(Entries taken from a collection)
********

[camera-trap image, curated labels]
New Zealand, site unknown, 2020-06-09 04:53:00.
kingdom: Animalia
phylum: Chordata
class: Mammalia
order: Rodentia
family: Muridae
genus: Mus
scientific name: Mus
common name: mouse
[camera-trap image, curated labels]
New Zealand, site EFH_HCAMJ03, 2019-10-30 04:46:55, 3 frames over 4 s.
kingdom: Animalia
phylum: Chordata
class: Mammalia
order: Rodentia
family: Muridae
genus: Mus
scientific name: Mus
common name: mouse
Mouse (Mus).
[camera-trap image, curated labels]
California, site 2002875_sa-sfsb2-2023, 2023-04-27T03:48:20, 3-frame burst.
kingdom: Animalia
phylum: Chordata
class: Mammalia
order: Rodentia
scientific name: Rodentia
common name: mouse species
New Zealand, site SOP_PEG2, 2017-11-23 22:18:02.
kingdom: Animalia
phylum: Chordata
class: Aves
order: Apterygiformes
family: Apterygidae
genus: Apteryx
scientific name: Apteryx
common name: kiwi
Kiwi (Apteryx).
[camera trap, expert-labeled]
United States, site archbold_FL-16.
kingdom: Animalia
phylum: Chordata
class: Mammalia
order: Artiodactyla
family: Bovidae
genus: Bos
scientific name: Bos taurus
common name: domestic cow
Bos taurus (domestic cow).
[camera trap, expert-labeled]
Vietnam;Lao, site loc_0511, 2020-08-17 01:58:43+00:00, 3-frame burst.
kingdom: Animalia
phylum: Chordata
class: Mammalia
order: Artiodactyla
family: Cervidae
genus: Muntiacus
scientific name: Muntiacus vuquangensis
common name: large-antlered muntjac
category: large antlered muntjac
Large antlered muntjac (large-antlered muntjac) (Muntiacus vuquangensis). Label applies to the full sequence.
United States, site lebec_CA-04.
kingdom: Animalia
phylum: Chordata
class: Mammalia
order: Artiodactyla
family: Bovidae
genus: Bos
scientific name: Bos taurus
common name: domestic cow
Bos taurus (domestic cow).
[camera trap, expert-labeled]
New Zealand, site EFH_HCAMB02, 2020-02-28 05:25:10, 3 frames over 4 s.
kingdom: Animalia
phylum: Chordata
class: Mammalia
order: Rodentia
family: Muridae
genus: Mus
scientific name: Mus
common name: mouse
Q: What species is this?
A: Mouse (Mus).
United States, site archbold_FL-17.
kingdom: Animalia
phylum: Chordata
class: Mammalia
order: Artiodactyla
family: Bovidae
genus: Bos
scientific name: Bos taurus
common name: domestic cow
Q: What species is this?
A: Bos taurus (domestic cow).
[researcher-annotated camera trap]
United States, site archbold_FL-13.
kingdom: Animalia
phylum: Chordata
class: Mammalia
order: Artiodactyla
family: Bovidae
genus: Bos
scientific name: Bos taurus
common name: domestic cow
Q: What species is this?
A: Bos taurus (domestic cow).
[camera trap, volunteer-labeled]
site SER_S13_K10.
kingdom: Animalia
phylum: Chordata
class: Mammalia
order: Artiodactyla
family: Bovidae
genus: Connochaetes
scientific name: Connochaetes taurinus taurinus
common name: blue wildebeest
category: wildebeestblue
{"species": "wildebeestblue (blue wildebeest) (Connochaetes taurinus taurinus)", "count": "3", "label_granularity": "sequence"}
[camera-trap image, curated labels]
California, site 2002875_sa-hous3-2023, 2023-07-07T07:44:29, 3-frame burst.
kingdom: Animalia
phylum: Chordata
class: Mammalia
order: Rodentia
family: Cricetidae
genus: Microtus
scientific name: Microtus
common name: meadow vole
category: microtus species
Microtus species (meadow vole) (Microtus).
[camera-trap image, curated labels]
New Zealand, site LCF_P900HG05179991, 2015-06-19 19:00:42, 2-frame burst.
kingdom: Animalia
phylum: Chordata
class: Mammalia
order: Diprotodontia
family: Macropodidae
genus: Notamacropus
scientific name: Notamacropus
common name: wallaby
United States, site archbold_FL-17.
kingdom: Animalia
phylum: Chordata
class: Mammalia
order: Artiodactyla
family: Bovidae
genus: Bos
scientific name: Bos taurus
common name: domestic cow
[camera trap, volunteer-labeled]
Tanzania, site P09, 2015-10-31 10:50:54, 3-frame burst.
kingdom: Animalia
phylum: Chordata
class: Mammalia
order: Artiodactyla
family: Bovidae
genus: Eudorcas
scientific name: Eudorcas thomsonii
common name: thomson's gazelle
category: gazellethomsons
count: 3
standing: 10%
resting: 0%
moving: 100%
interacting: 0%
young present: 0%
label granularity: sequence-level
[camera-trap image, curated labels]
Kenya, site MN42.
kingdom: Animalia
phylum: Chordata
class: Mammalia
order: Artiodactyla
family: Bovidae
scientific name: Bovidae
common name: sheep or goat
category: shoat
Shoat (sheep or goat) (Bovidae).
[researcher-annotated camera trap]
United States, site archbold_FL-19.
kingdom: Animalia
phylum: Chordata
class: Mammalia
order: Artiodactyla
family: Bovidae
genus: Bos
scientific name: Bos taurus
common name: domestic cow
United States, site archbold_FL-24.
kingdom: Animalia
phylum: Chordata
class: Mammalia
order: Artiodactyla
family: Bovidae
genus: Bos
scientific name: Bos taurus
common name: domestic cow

********

** Brief **
Return every record, leaving each line exactly as it was given.

** Exercise output **
[camera-trap image, curated labels]
New Zealand, site unknown, 2020-06-09 04:53:00.
kingdom: Animalia
phylum: Chordata
class: Mammalia
order: Rodentia
family: Muridae
genus: Mus
scientific name: Mus
common name: mouse
[camera-trap image, curated labels]
New Zealand, site EFH_HCAMJ03, 2019-10-30 04:46:55, 3 frames over 4 s.
kingdom: Animalia
phylum: Chordata
class: Mammalia
order: Rodentia
family: Muridae
genus: Mus
scientific name: Mus
common name: mouse
Mouse (Mus).
[camera-trap image, curated labels]
California, site 2002875_sa-sfsb2-2023, 2023-04-27T03:48:20, 3-frame burst.
kingdom: Animalia
phylum: Chordata
class: Mammalia
order: Rodentia
scientific name: Rodentia
common name: mouse species
New Zealand, site SOP_PEG2, 2017-11-23 22:18:02.
kingdom: Animalia
phylum: Chordata
class: Aves
order: Apterygiformes
family: Apterygidae
genus: Apteryx
scientific name: Apteryx
common name: kiwi
Kiwi (Apteryx).
[camera trap, expert-labeled]
United States, site archbold_FL-16.
kingdom: Animalia
phylum: Chordata
class: Mammalia
order: Artiodactyla
family: Bovidae
genus: Bos
scientific name: Bos taurus
common name: domestic cow
Bos taurus (domestic cow).
[camera trap, expert-labeled]
Vietnam;Lao, site loc_0511, 2020-08-17 01:58:43+00:00, 3-frame burst.
kingdom: Animalia
phylum: Chordata
class: Mammalia
order: Artiodactyla
family: Cervidae
genus: Muntiacus
scientific name: Muntiacus vuquangensis
common name: large-antlered muntjac
category: large antlered muntjac
Large antlered muntjac (large-antlered muntjac) (Muntiacus vuquangensis). Label applies to the full sequence.
United States, site lebec_CA-04.
kingdom: Animalia
phylum: Chordata
class: Mammalia
order: Artiodactyla
family: Bovidae
genus: Bos
scientific name: Bos taurus
common name: domestic cow
Bos taurus (domestic cow).
[camera trap, expert-labeled]
New Zealand, site EFH_HCAMB02, 2020-02-28 05:25:10, 3 frames over 4 s.
kingdom: Animalia
phylum: Chordata
class: Mammalia
order: Rodentia
family: Muridae
genus: Mus
scientific name: Mus
common name: mouse
Q: What species is this?
A: Mouse (Mus).
United States, site archbold_FL-17.
kingdom: Animalia
phylum: Chordata
class: Mammalia
order: Artiodactyla
family: Bovidae
genus: Bos
scientific name: Bos taurus
common name: domestic cow
Q: What species is this?
A: Bos taurus (domestic cow).
[researcher-annotated camera trap]
United States, site archbold_FL-13.
kingdom: Animalia
phylum: Chordata
class: Mammalia
order: Artiodactyla
family: Bovidae
genus: Bos
scientific name: Bos taurus
common name: domestic cow
Q: What species is this?
A: Bos taurus (domestic cow).
[camera trap, volunteer-labeled]
site SER_S13_K10.
kingdom: Animalia
phylum: Chordata
class: Mammalia
order: Artiodactyla
family: Bovidae
genus: Connochaetes
scientific name: Connochaetes taurinus taurinus
common name: blue wildebeest
category: wildebeestblue
{"species": "wildebeestblue (blue wildebeest) (Connochaetes taurinus taurinus)", "count": "3", "label_granularity": "sequence"}
[camera-trap image, curated labels]
California, site 2002875_sa-hous3-2023, 2023-07-07T07:44:29, 3-frame burst.
kingdom: Animalia
phylum: Chordata
class: Mammalia
order: Rodentia
family: Cricetidae
genus: Microtus
scientific name: Microtus
common name: meadow vole
category: microtus species
Microtus species (meadow vole) (Microtus).
[camera-trap image, curated labels]
New Zealand, site LCF_P900HG05179991, 2015-06-19 19:00:42, 2-frame burst.
kingdom: Animalia
phylum: Chordata
class: Mammalia
order: Diprotodontia
family: Macropodidae
genus: Notamacropus
scientific name: Notamacropus
common name: wallaby
United States, site archbold_FL-17.
kingdom: Animalia
phylum: Chordata
class: Mammalia
order: Artiodactyla
family: Bovidae
genus: Bos
scientific name: Bos taurus
common name: domestic cow
[camera trap, volunteer-labeled]
Tanzania, site P09, 2015-10-31 10:50:54, 3-frame burst.
kingdom: Animalia
phylum: Chordata
class: Mammalia
order: Artiodactyla
family: Bovidae
genus: Eudorcas
scientific name: Eudorcas thomsonii
common name: thomson's gazelle
category: gazellethomsons
count: 3
standing: 10%
resting: 0%
moving: 100%
interacting: 0%
young present: 0%
label granularity: sequence-level
[camera-trap image, curated labels]
Kenya, site MN42.
kingdom: Animalia
phylum: Chordata
class: Mammalia
order: Artiodactyla
family: Bovidae
scientific name: Bovidae
common name: sheep or goat
category: shoat
Shoat (sheep or goat) (Bovidae).
[researcher-annotated camera trap]
United States, site archbold_FL-19.
kingdom: Animalia
phylum: Chordata
class: Mammalia
order: Artiodactyla
family: Bovidae
genus: Bos
scientific name: Bos taurus
common name: domestic cow
United States, site archbold_FL-24.
kingdom: Animalia
phylum: Chordata
class: Mammalia
order: Artiodactyla
family: Bovidae
genus: Bos
scientific name: Bos taurus
common name: domestic cow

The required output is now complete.